Two of these injuries were grievous and the rest simple.
Two were caused by some sharp weapon and the rest by a blunt
weapon. Tapi Bhagat, P.W. 3, had a scratch, a red
Ecchymosis and a swelling on right arm, a compound fracture
and a lacerated wound, all caused by a blunt weapon. One of
these injuries was grievous. Ram Nagina had a lacerated
wound, 3 red Ecchymoses on the back, and two on the
buttocks, a punctured wound on the lower jaw and another on
the right of the thumb, two of these injuries were caused by
a sharp weapon, and the rest by a blunt weapon. Smt.
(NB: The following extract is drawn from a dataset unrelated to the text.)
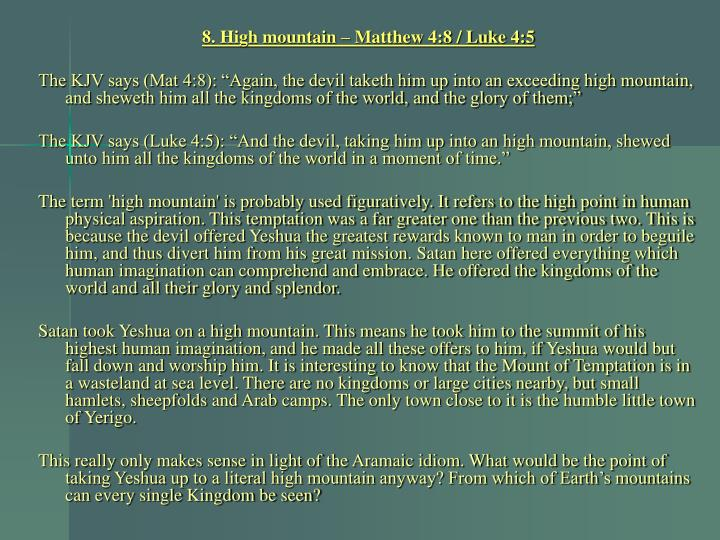 8. High mountain – Matthew 4:8 / Luke 4:5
Sonjharia wife of Ram Gobind Bhagat, had a swelling on the
right arm, with a simple fracture, a swelling of the left
middle finger with a fracture and an Ecchymosis. Two of
these were grievous injuries. Birjhan Bhagat, P.W. 15, had
a punctured wound, a simple injury caused by a penetrating
weapon. Smt. Lachminia, P.W. 11,
611
had a swelling of the right arm with a simple fracture and a
lacerated wound. The first of these was grievous and the
other simple. Km. Ram Rati, P.W. 9, had an incised wound
2" x 1/2" x 1/2" caused by a sharp edged weapon. Smt.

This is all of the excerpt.